Before examination, the monkeys of 7, 8-DHF group have been treated by 7, 8-DHF for two months. The plasma samples were first collected at the 8:00 am with a 24-hour interval from last oral administration of 7, 8-DHF. 857.43 ± 164.45 ng/ml or 193.77 ± 58.07 ng/ml of 7, 8-DHF (n = 4) were detected when glucuronidase was used or not in the examination, respectively (Fig. 1B). To further evaluate dynamics of 7, 8-DHF and its two major metabolites within 24 hrs a day, the plasma samples from eight monkeys (4 for control group; 4 for 7, 8-DHF group) at 0.5-, 1.5-, 2.0-, 4.0-, 8.0- and 24- hours after oral administration were collected for examination, respectively. 7, 8-DHF treatment leaded to its significant increases at 1.5 hrs in the circulation system with a peak at 4 hrs (Fig. 1B). It sustained in the circulation for 8–24 hrs with a peak plateau at 4–8 hrs, which is extremely encouraging for the long half-life (about 4–8 hrs) in the primates (Fig. 1B). This compound could be methylated on both 7- and 8-hydroxy positions (Fig. 1C,D). The concentrations of moth mono-methylated matebolites peaked at the 4th hour in serum plasma, correlating with 7, 8-DHF. Notably, 8-methylated matebolite is the major metabolite, which is a 12-fold higher than another 7-methylated metabolite (Fig. 1C,D). These data are consistent with previous findings that both metabolites are bioactive in activating TrkB with 7-hydroxy stronger than 8-hydroxy metabolites in mouse13. Nonetheless, the 7, 8-DHF concentrations in the plasma are approximately 10 folds higher than those of the methylated metabolite. The concentrations of 7, 8-DHF and 7-hydroxy-8-methoxyflavone in plasma declined to the initial concentration after 24 hrs (Fig. 1B–D). In contrast, we failed to detect 7, 8-DHF and their metabolites in plasma from the four control monkeys at any time.

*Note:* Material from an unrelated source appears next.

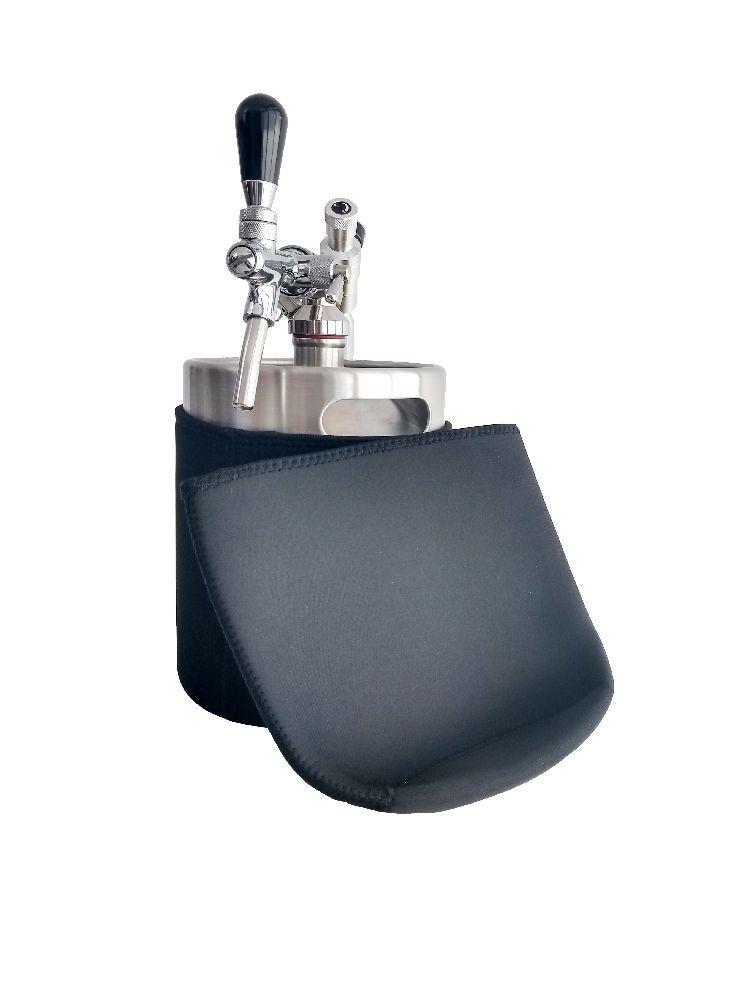Capa Térmica para Barril 5 Litros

To further evaluate 7, 8-DHF and its metabolites in vivo, we also examined their presence in the monkey urine and feces. The samples from urine and feces at six consecutive nights were collected, respectively. 7, 8-DHF and 7-hydroxy-8-methoxyflavone were obviously detected in all monkey urine and feces (Figure S1A–S1D). The 7, 8-DHF concentrations in the monkey urine were significantly higher than those in the monkey plasma (Fig. 1B–D and S1A–S1D). Interestingly, high concentration of 7-hydroxy-8-methoxyflavone was also detected in monkey feces, implying that 7, 8-DHF can be metabolized into 8-methylated in the gastrointestinal system. Together, these data imply that 7, 8-DHF was successfully absorbed and metabolized in monkeys.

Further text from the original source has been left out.